Addizionali regionali e comunali profili di dubbia legittimità
Powered by Admin 15-02-2016
Premettiamo quanto riportato dal sito: Ministero delle Finanze – Ufficio per l’informazione del contribuente. Fonte:www.contribuenti.it
“Lo scopo di avviare il decentramento fiscale finalizzato alla trasformazione in senso federale dello Stato e di attenuare l’impatto sugli enti locali del decentramento amministrativo stabilito con le c. d. leggi Bassanini, sono state istituite due addizionali all’Irpef, una regionale e una comunale.
L’addizionale regionale è in vigore sin dal 1998, quella comunale decorre, invece, a partire dal periodo d’imposta 1999. Entrambe le addizionali non sono deducibili ai fini di alcuna imposta, tassa o contributo.
Sono obbligati al pagamento dell’addizionale regionale e comunale all’IRPEF tutti i contribuenti, residenti e non residenti nel territorio dello Stato, per i quali, nell’anno di riferimento, risulta dovuta l’IRPEF dopo aver scomputato tutte le detrazioni d’imposta ad essi riconosciute e i crediti d’imposta sugli utili distribuiti da società ed enti e quelli per redditi prodotti all’estero che hanno subito la ritenuta di imposta a titolo definitivo.
I contribuenti soggetti all’addizionale regionale e a quella comunale calcolano l’importo dovuto applicando le relative aliquote al reddito complessivo determinato ai fini dell’IRPEF, al netto degli oneri deducibili riconosciuti ai fini dell’IRPEF stessa.
Per l’anno 2000, l’aliquota dell’addizionale regionale è stabilita nella misura dello 0,9% per tutto il territorio nazionale; per gli anni successivi può essere elevata dalla regione fino all’1,4%.
L’addizionale comunale all’Irpef, invece, è articolata in due aliquote distinte:
- una, di compartecipazione uguale per tutti i Comuni da stabilire con decreti del Ministro delle Finanze, di concerto con il Ministro dell’Interno.
Per l’anno 2000 questa aliquota non è stata determinata e, quindi, non è dovuta alcuna addizionale di compartecipazione comunale; - un’altra, variabile da Comune a Comune, in quanto rimessa alla discrezione dei Comuni che possono istituirla con proprio provvedimento, con un incremento massimo dello 0,2% annuo, entro il 31 dicembre dell’anno precedente.
Vedi elenco dei Comuni (dal sito del Ministero delle Finanze) che hanno deliberato l’addizionale.
Come si pagano le addizionali:
Per i titolari di redditi di lavoro dipendente e assimilati, le addizionali regionale e comunale all’Irpef vengono determinate dai sostituti d’imposta all’atto dell’effettuazione delle operazioni di conguaglio relative a tali redditi e trattenute in un numero massimo di 11 rate mensili, entro il mese di novembre, oppure alla cessazione del rapporto se antecedente alla fine del periodo d’imposta.

→ **Righe**
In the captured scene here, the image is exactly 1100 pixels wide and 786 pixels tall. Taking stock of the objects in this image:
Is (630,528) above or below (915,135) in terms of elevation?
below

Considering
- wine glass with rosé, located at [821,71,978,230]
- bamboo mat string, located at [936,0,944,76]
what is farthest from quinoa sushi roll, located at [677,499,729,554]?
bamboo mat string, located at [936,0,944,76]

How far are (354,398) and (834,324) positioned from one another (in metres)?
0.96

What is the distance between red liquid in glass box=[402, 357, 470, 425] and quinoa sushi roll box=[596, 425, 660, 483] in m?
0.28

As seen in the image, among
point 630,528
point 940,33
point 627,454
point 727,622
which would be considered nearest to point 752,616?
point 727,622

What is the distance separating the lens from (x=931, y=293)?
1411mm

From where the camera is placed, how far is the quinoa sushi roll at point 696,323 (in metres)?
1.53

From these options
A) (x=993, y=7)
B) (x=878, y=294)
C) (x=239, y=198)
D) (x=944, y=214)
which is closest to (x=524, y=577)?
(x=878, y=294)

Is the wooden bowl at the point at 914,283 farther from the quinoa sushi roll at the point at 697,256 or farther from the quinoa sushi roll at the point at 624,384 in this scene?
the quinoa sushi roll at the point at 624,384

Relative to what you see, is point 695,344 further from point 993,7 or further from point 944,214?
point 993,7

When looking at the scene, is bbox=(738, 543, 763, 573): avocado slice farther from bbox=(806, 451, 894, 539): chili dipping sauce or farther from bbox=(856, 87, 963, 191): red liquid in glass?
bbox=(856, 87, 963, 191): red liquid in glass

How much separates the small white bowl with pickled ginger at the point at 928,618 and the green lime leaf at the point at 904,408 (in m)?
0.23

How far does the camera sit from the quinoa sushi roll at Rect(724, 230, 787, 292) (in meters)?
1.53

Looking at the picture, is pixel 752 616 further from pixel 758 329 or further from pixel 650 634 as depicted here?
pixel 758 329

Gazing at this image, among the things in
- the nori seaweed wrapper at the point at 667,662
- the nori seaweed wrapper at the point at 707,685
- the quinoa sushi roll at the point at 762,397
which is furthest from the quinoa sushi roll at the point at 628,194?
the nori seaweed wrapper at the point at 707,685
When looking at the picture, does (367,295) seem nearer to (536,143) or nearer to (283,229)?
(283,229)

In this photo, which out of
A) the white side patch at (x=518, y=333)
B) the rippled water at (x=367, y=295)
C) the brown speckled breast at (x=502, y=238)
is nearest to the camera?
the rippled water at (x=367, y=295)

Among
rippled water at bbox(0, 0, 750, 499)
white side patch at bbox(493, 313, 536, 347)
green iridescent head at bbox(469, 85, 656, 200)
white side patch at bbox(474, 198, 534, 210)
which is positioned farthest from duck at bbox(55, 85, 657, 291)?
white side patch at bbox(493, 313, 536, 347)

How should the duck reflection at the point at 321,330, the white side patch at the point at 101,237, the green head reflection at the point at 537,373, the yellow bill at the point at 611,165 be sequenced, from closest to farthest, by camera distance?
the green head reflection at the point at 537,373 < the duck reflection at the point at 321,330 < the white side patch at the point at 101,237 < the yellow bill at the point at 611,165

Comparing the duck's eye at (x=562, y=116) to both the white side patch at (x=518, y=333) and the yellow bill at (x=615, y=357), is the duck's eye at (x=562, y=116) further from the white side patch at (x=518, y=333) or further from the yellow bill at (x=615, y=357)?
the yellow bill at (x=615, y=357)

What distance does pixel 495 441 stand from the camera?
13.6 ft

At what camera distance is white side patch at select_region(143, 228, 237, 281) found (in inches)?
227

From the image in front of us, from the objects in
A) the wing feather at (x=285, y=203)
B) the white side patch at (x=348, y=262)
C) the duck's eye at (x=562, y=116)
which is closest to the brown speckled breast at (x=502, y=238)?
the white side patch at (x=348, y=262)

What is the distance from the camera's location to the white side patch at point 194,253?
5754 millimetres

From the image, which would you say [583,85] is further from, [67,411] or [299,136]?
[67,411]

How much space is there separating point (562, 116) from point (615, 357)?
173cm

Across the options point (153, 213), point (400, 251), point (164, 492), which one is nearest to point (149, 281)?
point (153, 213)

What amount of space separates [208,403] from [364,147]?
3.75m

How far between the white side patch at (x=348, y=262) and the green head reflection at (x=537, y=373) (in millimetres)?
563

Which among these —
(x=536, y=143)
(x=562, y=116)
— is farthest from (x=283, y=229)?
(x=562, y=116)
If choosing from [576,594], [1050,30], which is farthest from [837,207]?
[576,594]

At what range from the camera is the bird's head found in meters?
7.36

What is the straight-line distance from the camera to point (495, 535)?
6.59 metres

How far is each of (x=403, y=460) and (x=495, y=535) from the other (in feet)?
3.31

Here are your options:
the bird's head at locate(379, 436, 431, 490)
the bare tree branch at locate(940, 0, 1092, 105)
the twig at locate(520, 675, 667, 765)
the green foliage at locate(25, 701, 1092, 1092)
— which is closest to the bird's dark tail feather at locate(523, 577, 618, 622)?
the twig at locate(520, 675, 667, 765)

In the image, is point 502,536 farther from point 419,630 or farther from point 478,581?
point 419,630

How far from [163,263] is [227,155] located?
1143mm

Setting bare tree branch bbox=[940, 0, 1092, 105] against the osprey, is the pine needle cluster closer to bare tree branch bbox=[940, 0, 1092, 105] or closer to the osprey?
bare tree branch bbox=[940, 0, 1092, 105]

→ **Consegna**
Prosegui il testo sulle addizionali regionali e comunali all'Irpef a partire dall'ultima frase riportata. Le voci provengono da un'altra fonte.

→ **Risposta**
Per i possessori di redditi diversi da quelli di lavoro dipendente e assimilati, la determinazione e il pagamento delle addizionali avvengono in sede di dichiarazione dei redditi.
Per avere un quadro più dettagliato si riporta il seguente Discorso tratto dal sito Tesionline:
“ Nel corso degli anni 90, l’Italia, come la maggior parte dei paesi Europei ed Extra-Europei, ha avvertito la necessità di dare avvio ad un processo di decentramento di competenze e risorse agli enti territoriali di governo, Regioni, Province e Comuni.
Il primo atto normativo è stato realizzato utilizzando la legislazione ordinaria, approvando in parlamento le note “leggi Bassanini”.
Al fine di favorire l’acquisizione di un’autonomia finanziaria in capo agli enti territoriali minori e di promuovere il recupero dell’efficienza nella gestione della cosa pubblica, il governo, usufruendo della legge delega 23 dicembre 1996, n. 662, emanò i decreti legislativi 446/1997 e 360/1998.
Inizialmente essi prevedevano l’assegnazione di somme derivanti da quelli che dovevano essere tributi propri.
In particolare, il D. Lgs. del 15 dicembre 1997 n. 446 avente per titolo “Istituzione dell’imposta regionale sulle attività produttive, revisione delle aliquote e delle detrazioni Irpef e istituzione di una addizionale regionale a tale imposta ….”.
All’art. 50, il D. Lgs. Istituisce l’addizionale regionale all’imposta sul reddito delle persone fisiche.
Di fatto l’addizionale si configura come un incremento di imposta che viene deciso autonomamente dalla Regione, stabilendo un’aliquota compresa all’interno di una forbice, precisamente individuata dal decreto, che inizialmente aveva per estremi un minimo dell0 0,5% ed un massimo dell’1% e in seguito al D. Lgs. 18 febbraio 2000, n. 56, art. 3, con effetto immediato, gli estremi sono stati incrementati rispettivamente allo 0,9 e 1,4%.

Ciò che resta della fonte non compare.